Ya tried Brian......


----------



## CO204yoter (Aug 9, 2010)

i always liked this one but i also hate cats so it is a good one


----------



## Mattuk (Oct 16, 2010)

Thats fantastic!


----------



## youngdon (Mar 10, 2010)

HAHAHAHA that was great ! I'll bet peta about crapped themselves......well after they cried of course.


----------



## CO204yoter (Aug 9, 2010)

yeah well screw peta and that norwegen Biotch that started it


----------



## bones44 (Jan 7, 2011)

That was awesome !!


----------



## youngdon (Mar 10, 2010)

CO204yoter said:


> yeah well screw peta and that norwegen Biotch that started it


She's English actually... It's Matts fault......his and his alone.

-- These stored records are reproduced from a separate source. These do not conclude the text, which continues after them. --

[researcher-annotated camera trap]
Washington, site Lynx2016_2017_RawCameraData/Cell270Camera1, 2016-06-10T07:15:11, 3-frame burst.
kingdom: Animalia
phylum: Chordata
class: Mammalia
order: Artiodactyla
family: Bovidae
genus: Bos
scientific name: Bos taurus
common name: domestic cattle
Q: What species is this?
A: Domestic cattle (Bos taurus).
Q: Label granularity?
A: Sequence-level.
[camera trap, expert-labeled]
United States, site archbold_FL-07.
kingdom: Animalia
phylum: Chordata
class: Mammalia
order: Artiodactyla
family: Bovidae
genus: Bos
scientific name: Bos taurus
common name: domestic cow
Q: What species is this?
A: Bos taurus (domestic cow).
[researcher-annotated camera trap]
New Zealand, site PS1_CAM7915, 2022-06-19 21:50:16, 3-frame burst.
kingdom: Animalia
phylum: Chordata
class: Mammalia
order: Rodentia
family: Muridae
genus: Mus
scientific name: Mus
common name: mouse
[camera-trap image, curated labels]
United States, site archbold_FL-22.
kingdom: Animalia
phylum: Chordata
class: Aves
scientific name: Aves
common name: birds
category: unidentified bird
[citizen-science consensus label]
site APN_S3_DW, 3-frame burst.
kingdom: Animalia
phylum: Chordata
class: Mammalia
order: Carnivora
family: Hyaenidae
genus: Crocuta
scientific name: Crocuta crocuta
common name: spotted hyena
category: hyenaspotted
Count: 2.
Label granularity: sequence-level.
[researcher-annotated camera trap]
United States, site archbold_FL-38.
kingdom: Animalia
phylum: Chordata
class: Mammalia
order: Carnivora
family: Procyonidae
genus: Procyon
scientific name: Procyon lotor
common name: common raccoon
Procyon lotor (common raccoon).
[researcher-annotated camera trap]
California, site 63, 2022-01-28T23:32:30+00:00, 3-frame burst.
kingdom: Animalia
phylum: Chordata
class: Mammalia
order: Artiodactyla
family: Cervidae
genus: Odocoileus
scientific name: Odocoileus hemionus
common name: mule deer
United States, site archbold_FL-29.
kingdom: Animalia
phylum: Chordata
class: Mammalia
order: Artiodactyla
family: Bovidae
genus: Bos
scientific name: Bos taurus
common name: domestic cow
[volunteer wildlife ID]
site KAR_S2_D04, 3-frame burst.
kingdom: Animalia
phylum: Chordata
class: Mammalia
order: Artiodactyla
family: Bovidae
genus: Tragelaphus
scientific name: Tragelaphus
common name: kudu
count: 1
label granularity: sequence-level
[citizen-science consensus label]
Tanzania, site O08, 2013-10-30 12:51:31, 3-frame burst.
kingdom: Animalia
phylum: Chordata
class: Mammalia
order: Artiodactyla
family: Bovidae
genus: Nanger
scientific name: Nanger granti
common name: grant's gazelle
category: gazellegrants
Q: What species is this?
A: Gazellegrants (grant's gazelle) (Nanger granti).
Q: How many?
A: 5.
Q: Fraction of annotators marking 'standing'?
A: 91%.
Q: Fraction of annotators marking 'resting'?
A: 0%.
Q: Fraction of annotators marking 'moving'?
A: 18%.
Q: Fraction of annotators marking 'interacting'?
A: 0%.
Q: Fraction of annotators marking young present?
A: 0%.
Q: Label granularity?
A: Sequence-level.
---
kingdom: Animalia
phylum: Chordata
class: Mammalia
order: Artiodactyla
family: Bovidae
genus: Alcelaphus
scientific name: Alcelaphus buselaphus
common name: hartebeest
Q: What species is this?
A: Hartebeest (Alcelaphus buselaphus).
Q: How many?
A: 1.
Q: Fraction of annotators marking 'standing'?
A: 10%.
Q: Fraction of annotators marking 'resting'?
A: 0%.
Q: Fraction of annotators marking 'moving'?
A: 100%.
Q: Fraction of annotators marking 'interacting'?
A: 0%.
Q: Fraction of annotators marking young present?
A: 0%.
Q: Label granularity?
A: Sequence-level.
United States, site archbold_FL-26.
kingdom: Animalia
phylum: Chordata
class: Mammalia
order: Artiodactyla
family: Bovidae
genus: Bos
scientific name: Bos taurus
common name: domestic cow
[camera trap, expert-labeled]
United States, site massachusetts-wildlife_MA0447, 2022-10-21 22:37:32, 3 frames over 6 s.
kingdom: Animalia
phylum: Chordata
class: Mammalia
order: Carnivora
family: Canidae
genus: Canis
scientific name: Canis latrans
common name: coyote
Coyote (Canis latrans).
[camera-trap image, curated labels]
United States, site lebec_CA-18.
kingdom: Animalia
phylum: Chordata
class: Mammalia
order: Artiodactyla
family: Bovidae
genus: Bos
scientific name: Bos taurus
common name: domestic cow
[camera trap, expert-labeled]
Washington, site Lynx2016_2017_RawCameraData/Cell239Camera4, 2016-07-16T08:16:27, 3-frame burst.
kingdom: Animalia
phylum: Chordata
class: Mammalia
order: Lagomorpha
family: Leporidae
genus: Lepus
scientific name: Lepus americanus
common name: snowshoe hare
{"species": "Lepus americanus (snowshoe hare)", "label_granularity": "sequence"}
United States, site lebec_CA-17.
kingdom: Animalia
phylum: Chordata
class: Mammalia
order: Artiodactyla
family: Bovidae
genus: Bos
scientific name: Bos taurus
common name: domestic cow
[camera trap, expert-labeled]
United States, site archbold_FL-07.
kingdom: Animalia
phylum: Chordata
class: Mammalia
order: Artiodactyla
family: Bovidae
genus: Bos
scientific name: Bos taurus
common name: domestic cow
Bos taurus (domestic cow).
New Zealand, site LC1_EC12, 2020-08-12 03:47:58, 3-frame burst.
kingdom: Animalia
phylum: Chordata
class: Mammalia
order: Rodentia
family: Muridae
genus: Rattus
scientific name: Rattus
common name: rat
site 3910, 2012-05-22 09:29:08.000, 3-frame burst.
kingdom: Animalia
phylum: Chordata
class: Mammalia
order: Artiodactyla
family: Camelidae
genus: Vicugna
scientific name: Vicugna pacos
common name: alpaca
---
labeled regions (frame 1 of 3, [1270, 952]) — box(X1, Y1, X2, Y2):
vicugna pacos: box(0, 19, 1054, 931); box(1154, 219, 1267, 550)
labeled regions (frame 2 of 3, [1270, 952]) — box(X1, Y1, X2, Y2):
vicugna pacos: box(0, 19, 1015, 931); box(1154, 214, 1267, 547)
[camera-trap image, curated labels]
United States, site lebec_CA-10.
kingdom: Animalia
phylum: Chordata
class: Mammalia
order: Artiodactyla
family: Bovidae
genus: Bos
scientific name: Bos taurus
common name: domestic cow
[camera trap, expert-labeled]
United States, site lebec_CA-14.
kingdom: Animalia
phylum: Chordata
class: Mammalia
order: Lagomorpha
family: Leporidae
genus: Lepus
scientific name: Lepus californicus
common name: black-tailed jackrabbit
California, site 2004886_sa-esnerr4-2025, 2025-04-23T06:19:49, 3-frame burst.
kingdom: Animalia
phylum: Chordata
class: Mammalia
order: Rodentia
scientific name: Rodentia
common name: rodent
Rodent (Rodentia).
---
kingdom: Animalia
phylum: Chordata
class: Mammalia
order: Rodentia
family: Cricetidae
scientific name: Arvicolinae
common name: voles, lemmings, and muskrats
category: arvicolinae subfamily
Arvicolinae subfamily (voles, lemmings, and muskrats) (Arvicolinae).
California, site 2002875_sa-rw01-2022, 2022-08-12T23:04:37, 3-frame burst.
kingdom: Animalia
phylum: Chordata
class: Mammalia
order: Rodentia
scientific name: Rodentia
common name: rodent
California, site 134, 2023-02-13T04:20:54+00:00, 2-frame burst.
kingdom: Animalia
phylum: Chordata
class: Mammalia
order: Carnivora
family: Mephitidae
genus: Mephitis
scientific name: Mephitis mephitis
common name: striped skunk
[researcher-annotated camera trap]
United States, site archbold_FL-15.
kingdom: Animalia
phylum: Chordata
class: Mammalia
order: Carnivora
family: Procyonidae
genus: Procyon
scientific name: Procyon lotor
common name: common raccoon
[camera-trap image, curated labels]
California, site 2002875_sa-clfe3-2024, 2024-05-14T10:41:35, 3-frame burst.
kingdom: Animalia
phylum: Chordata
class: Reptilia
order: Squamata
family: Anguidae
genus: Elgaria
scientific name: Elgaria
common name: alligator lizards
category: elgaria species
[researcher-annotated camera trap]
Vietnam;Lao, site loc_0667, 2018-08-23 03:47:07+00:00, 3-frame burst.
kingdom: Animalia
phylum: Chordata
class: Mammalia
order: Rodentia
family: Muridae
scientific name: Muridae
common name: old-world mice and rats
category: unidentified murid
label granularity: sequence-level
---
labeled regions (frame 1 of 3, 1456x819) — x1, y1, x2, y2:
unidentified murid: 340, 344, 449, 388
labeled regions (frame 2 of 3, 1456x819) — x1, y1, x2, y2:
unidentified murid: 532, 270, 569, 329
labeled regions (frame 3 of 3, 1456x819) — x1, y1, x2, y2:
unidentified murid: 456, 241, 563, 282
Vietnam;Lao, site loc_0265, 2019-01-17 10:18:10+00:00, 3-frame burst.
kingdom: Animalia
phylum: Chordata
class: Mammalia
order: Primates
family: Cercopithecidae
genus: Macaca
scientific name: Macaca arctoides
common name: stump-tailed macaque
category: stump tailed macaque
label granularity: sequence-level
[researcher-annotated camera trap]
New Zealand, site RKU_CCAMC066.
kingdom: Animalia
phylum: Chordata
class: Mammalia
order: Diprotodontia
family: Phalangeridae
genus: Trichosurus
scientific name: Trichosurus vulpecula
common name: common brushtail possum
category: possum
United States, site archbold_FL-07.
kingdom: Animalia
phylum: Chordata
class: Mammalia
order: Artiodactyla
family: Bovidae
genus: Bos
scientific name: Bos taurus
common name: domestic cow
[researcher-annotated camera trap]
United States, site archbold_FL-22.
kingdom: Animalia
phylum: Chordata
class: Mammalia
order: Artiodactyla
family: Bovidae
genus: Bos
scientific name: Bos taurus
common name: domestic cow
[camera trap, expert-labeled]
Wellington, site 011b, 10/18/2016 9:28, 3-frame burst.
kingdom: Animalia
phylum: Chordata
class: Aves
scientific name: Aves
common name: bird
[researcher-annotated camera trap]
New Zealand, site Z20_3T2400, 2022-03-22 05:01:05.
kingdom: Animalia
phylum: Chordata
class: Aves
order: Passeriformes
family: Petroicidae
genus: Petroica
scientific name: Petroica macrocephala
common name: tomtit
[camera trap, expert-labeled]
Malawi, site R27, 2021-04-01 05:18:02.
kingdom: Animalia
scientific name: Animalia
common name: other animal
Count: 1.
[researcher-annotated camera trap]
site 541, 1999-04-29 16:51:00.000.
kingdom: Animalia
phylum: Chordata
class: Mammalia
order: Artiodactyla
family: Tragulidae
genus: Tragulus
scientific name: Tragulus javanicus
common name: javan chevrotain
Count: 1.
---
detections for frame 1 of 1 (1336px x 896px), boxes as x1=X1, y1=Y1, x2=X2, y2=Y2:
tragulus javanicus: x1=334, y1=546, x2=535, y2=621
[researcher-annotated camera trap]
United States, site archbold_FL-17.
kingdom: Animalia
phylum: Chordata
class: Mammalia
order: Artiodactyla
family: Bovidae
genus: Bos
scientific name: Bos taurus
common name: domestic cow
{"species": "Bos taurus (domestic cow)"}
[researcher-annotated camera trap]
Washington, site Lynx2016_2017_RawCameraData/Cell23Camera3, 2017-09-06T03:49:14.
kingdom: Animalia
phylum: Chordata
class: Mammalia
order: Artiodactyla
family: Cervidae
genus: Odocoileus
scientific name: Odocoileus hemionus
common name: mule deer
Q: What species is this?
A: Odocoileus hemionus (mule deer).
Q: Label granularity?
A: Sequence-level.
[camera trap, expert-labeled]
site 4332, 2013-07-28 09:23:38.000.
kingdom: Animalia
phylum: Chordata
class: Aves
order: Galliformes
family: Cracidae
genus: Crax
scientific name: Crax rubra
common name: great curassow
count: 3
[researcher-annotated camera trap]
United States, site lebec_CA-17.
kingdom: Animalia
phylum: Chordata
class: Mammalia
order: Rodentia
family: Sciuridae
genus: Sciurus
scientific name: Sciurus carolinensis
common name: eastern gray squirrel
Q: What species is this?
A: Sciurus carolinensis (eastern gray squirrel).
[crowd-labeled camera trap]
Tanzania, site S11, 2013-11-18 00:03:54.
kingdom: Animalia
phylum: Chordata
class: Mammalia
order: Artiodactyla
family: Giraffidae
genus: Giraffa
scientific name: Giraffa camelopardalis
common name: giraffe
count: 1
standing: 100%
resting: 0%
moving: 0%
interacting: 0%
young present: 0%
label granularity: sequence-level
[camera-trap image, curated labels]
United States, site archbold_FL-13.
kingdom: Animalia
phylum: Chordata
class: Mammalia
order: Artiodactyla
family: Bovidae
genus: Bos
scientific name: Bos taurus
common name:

Feel free to PM him your thoughts on the subject ! LOL


----------



## Mattuk (Oct 16, 2010)

Most things are.


----------



## bones44 (Jan 7, 2011)

LMAO... I can't stop laughing over it. Just put it on my Facebook page. Can't wait for all the hate comments ! LOL


----------



## Mattuk (Oct 16, 2010)

Done!


----------



## Antlerz22 (Apr 18, 2011)

In a word headless....er... I mean priceless!


----------